◆ **Stated goal 1**: Identify every line in the records that contains the word "closer", and copy each such line in full.

◆ **Source**:
Yes I said not working. Please avoid to take apart displays from working devices. I think that's just not worth it. I have came across a non working VFD in a non working device. 99% something else went wrong in this device and the VFD is OK.
Step 2: VFD Guide - Get to Know Your VFD Part I
Let's move on to the next step. I assume that you have already found the perfect display. Feel free to desolder the display from the old device. Now we will finally do awesome things with the VFD display such as enjoying its blue-green glow. Of course we need to wire up the VFD display correctly if we want to see it in action. In order to make this happen, there's some work ahead. Part I makes your display glow!
The first thing I want you to do is to google the part number of you VFD display. You will find a datasheet of the VFD if you are lucky enough. The datasheet provides the pinout of the display, tells where to apply what kind of voltage and a lot of other useful information. Study it and feel free to skip the two steps.
I wasn't that lucky enough so I had to figure the pinout myself, the hard way, even if the pinout was printed on the PCB. I noticed that LATER on (lol). So check, if the PCB where your VFD belonged to has the pinout printed on it. If not, the next part helps you with figuring out the pinout. Feels like too much reading ahead? Here's a useful video on YouTube I've found that shows the same things I will try to explain to you below:
Dave (EEVblog) has also uploaded a great video that shows you how to hack VFDs. This video is rather a guide on how to address the interface with VFD display and driver IC on it. But since we want to keep the circuit board as small as possible, we will write our own driver and design our own simple driver circuit.
Hacking The VFD Display - The Hard Way
A bit of theory: I think it is helpful starting off by telling you how a vacuum fluorescent display works.
It is great if you already how a triode vacuum tube works - the VFD itself actually IS a triode.
Inside the vacuum glass package of the display, a tungsten filament is located above the anode segments. At proper heat, the cathode (-) emits electrons that impinge on the anode make the fluorescent material attached to the anode (+) glow. A grid that sits between the cathode and the anode allows to control the electron flow.
So we need to find out the cathode, the anode and the grids of the display.
In short: We need to find the filament, the anodes (they represent the segments) and the grids (they represent the digits)!
Usually it's the easiest to find out which pins the cathode takes up. In most of the VFDs, these can be found separated left and rightmost. Since we only want the heat the cathode, you can either use a DC or an AC voltage. In our case it's easier to get DC, but AC voltage offers a more balanced brightness on both sides of the display while on DC, the side with the more negative voltage is brighter.

◆ **Stated goal 2**: According to the VFD guide, what kind of vacuum tube is the VFD itself?

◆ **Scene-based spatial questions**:
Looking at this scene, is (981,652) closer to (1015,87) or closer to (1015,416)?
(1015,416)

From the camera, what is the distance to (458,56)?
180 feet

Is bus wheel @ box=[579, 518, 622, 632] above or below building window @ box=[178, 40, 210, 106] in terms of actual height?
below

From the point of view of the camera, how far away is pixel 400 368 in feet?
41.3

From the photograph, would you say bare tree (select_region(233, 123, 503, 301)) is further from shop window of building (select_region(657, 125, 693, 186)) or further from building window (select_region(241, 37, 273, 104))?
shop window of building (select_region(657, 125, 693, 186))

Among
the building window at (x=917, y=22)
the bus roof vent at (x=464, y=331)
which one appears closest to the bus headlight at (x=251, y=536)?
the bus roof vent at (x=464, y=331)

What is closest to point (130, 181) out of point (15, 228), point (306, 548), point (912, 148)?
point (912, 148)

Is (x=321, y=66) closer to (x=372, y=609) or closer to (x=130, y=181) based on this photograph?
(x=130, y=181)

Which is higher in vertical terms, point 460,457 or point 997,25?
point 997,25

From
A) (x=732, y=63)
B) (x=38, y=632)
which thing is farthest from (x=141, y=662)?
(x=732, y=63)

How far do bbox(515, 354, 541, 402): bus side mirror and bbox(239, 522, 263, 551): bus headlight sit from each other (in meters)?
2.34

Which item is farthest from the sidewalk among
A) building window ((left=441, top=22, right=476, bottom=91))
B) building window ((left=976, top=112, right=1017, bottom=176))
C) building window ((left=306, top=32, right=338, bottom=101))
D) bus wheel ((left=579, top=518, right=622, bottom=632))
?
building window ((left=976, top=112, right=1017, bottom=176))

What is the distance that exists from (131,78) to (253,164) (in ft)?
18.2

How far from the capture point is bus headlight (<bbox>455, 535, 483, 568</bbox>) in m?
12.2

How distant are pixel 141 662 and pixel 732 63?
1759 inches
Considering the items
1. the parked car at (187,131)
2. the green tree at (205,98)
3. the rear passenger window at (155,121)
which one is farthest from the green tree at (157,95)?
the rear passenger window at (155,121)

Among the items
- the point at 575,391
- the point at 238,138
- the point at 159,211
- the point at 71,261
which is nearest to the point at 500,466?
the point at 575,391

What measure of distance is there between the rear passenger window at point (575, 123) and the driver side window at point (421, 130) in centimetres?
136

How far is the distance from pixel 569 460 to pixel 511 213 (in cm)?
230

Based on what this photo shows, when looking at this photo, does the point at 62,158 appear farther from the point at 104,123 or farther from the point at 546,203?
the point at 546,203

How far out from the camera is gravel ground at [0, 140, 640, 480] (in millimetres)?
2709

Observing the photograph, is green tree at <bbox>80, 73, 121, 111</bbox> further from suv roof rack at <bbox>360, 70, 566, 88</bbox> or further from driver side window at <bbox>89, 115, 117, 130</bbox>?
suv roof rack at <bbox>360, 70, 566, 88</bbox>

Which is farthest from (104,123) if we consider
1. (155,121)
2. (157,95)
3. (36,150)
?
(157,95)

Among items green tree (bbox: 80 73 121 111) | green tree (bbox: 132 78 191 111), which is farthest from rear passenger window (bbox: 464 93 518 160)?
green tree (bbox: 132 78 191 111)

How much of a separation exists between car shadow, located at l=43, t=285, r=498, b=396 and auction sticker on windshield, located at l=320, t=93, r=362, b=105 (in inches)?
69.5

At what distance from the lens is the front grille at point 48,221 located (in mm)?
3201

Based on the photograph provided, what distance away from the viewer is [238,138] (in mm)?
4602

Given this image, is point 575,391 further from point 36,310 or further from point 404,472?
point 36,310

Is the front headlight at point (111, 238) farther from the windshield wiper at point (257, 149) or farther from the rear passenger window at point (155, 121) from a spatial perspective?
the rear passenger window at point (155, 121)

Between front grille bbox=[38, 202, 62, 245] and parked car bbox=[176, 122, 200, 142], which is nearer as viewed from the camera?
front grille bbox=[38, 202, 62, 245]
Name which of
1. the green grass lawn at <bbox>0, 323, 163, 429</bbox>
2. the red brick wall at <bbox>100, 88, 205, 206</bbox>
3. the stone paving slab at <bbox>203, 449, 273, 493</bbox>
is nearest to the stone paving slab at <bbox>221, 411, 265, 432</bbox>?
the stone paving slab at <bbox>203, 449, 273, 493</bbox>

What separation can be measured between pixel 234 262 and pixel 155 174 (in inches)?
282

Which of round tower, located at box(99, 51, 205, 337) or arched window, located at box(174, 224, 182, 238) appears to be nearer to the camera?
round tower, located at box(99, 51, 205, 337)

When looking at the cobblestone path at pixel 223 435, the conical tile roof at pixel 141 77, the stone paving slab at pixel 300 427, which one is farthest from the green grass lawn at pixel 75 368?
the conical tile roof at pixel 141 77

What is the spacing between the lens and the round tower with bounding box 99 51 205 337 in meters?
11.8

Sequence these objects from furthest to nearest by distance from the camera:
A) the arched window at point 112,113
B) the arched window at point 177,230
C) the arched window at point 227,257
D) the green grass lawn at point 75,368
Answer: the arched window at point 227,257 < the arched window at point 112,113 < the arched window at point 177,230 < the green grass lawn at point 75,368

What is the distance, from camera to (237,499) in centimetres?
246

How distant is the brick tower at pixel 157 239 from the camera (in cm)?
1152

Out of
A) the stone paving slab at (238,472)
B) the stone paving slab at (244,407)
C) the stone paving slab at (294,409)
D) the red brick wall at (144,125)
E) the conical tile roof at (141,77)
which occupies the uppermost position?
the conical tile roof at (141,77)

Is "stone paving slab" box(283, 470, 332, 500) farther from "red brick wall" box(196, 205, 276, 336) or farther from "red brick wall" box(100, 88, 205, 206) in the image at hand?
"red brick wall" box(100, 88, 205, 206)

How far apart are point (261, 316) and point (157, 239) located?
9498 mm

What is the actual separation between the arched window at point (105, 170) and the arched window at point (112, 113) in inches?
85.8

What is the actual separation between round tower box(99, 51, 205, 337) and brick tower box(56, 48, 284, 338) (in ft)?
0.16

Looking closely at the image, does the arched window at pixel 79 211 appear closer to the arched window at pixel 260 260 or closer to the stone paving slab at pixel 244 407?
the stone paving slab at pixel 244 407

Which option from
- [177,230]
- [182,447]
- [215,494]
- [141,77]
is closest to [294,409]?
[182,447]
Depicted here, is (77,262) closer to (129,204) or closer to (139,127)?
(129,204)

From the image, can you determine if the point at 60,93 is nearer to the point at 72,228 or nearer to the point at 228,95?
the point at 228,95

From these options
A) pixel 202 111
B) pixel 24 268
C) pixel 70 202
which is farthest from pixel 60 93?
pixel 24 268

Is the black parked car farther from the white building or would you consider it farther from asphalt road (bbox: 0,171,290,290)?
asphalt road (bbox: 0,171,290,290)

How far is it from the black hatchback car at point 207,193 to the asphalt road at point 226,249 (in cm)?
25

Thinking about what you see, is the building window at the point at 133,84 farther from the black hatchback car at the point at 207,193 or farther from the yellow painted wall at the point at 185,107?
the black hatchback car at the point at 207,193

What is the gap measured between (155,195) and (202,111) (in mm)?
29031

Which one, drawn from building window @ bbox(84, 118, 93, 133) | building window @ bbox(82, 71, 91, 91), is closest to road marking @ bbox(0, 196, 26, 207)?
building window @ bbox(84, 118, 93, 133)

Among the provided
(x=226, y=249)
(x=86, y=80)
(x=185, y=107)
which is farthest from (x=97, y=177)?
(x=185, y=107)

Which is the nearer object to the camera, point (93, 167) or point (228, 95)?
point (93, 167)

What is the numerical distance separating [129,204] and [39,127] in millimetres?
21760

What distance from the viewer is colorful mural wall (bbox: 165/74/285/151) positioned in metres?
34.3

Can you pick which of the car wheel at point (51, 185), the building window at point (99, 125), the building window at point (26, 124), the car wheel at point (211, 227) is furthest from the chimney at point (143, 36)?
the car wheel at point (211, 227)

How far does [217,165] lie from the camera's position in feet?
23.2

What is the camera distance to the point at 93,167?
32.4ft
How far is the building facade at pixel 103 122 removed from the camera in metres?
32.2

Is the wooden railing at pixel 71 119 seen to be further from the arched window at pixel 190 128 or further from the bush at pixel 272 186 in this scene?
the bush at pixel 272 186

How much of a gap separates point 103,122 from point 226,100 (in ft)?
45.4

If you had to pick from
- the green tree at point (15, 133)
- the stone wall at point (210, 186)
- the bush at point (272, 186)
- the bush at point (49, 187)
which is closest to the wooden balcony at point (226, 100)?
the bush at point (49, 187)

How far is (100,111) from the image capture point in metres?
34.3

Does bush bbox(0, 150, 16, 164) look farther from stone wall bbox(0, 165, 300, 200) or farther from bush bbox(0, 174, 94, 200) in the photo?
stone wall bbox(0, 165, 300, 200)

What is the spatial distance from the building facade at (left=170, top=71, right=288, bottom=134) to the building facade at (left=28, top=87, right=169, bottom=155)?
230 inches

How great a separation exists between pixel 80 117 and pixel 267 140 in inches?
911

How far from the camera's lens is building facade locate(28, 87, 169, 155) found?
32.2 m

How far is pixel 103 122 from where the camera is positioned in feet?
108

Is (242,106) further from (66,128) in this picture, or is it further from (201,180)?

◆ **Answer 1**:
Looking at this scene, is (981,652) closer to (1015,87) or closer to (1015,416)?
Is (x=321, y=66) closer to (x=372, y=609) or closer to (x=130, y=181) based on this photograph?
Looking closely at the image, does the arched window at pixel 79 211 appear closer to the arched window at pixel 260 260 or closer to the stone paving slab at pixel 244 407?
Depicted here, is (77,262) closer to (129,204) or closer to (139,127)?

◆ **Answer 2**: A triode.